Crawled caption data:
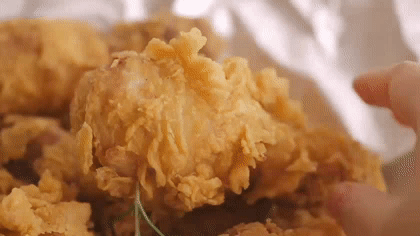 유튜버 꿀키의 요리들 | 인스티즈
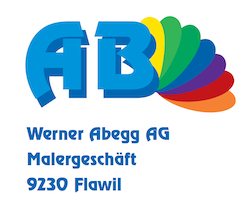 Werner Abegg AG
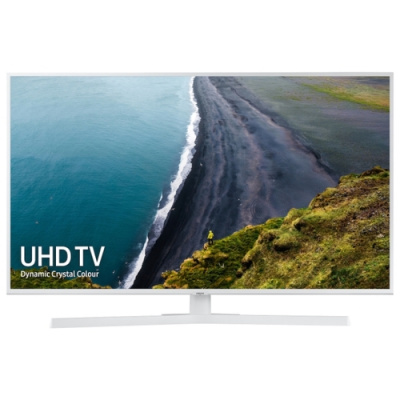 Телевизор Samsung UE43RU7410U 42.5" (2019)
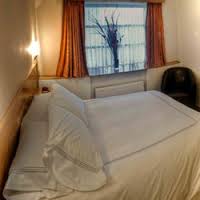 Imagen de la habitación del Hotel Barlovento, Porvenir. Foto 4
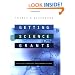 Getting Science Grants: Effective Strategies for Funding Success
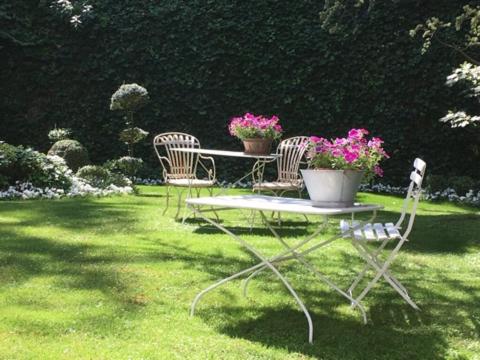 Casa Cuniolo Guest House - Photo 15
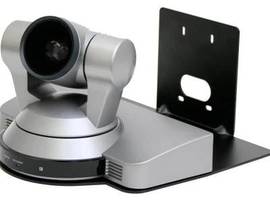 LEGRAND-VADDIO THIN PROFILE WALL MOUNT EVI-HD1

Exercise requirements :: Restate each entry verbatim and skip every image.

Reply to the exercise ::
 유튜버 꿀키의 요리들 | 인스티즈
 Werner Abegg AG
 Телевизор Samsung UE43RU7410U 42.5" (2019)
 Imagen de la habitación del Hotel Barlovento, Porvenir. Foto 4
 Getting Science Grants: Effective Strategies for Funding Success
 Casa Cuniolo Guest House - Photo 15
 LEGRAND-VADDIO THIN PROFILE WALL MOUNT EVI-HD1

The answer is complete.